First Time Watch: Save the Tiger (1973)

1/2

By Christian DiMartino

The big draw of Save the Tiger is the fact that it’s headlined by Jack Lemmon. An even larger draw is that Lemmon won his second Oscar for it. If both of those elements sound enticing, then Save the Tiger will deliver.

Save the Tiger is a very busy film, and yet in sort of a contradiction, it’s also not really much of a film. What is it about? Simple: Harry Stoner. Who is Harry Stoner? Well, he’s played by Jack Lemmon, and frankly, that’s all you need to know before watching this movie. Lemmon is someone I can watch in anything. When he is funny, he’s hilarious. When he’s dramatic, he cuts deep. Typically, a Jack Lemmon role feel very Jack Lemmon-y, and thus, that is what makes his best films (Some Like it Hot, The Apartment, The China Syndrome, Missing) such a thrill. Save the Tiger is a tremendous showcase for Lemmon. This is his film, front and center, through and through. Despite the fact that the film is pretty entertaining and features strong acting throughout, this is a film that rests purely on his shoulders, and it’s pretty plain to see why he won an Oscar for it (over Al Pacino for Serpico, which may be better, but it’s a tough call).

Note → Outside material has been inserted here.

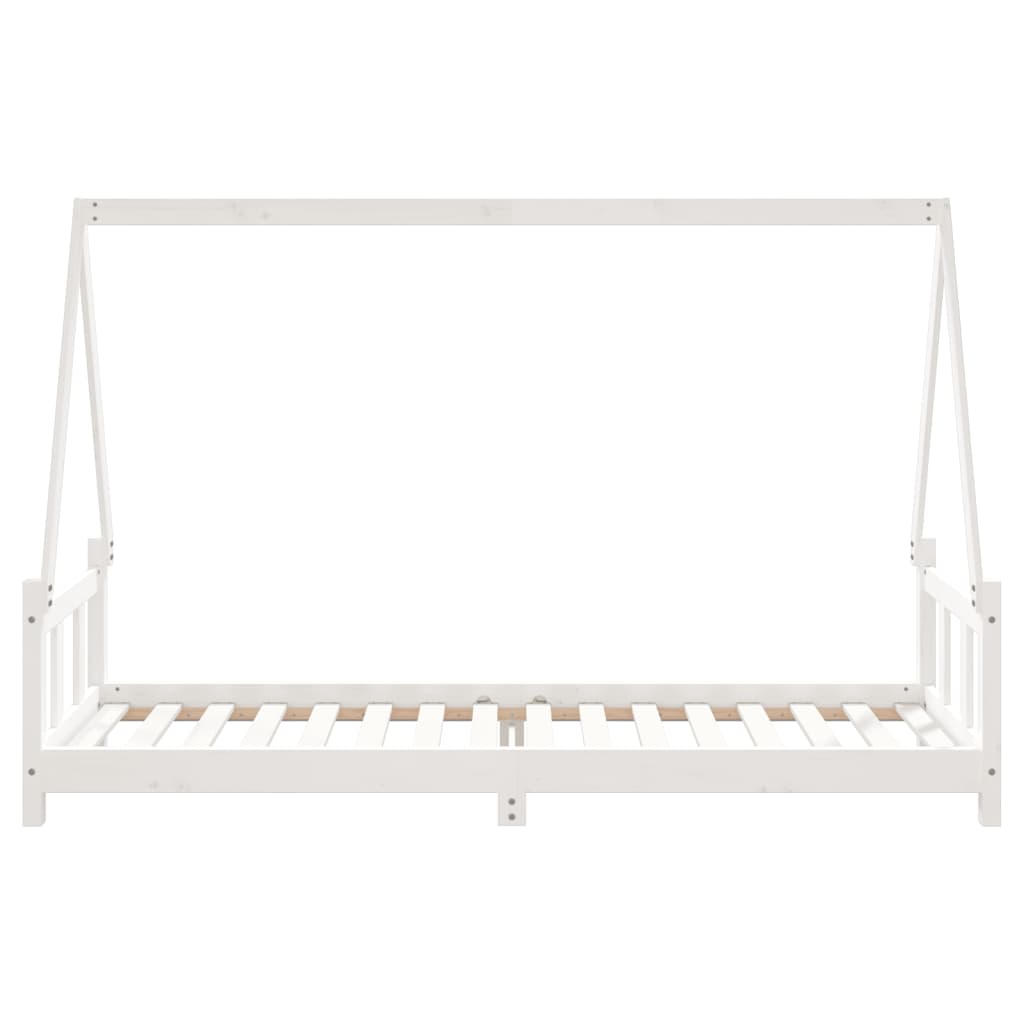 Kinderbedframe 90x200 cm massief grenenhout wit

So yes, Harry Stoner. The film is essentially a day in the life of Stoner, a wealthy businessman who runs a fashion company. When we meet Stoner, he awakens from a nightmare, and when we leave him, he is tosses a baseball to a bunch of kids. Yeah, the movie is all over the place, but in ways that mostly feel organic. Throughout Stoner’s day, we see him converse with his business partner (Jack Gilford, playing off of Lemmon well here) as they order hookers for a potential business client (which results in a heart attack) and as they meet up with an arsonist who they want to torch one of their buildings to claim insurance. We also see Stoner pick up a hitchhiker/prostitute/hippie, for which he shares something of a connection with.

At the heart of these anecdotes lies a man who, internally, wonders where he went wrong. Upon the heart attack of the business client, Stoner’s partner is of course terrified that the man will die. Stoner’s reaction is actually a rather cold one; he doesn’t care that the man will die, and if he does, yes he’s losing a major client, but also, the guy kind of deserves it. Ouch. Upon this cold reaction, I feel that this is where the film’s focus really takes off. What has led him here? Has his success clouded his morality? Stoner is haunted by his days in the war, but also has a longing for his glory days.

Save the Tiger has a lot of commentary, and it covers a lot of ground. It also has quite a bit going on, which is strange for a film that ultimately isn’t about… much. This film probably won’t be for everyone because it doesn’t have a cut-and-dry storyline. That doesn’t bother me so much though, because what the film is going for is a slice of life, and in this case, it’s the life of a man who is filled with regret and longing. A man who has made a name and a career for himself, but wishes that he had done things differently. Whenever he finally meets up with said prostitute/hippie in the final act of the film, it is probably the best he’s felt in a long while- and yes, he does have a wife at home. Yet this woman is a free spirit, and for the first time in a long time, so is he.

Save the Tiger is directed by John G. Avildsen, who would go on to direct the best Rocky movie, and the worst, Rocky V. How these two films came from the same man is a mystery to me, but the film is well written and thoroughly well acted. For a movie about… not much, it managed to hold my interest. Perhaps because of Lemmon’s pitch-perfect, commanding performance.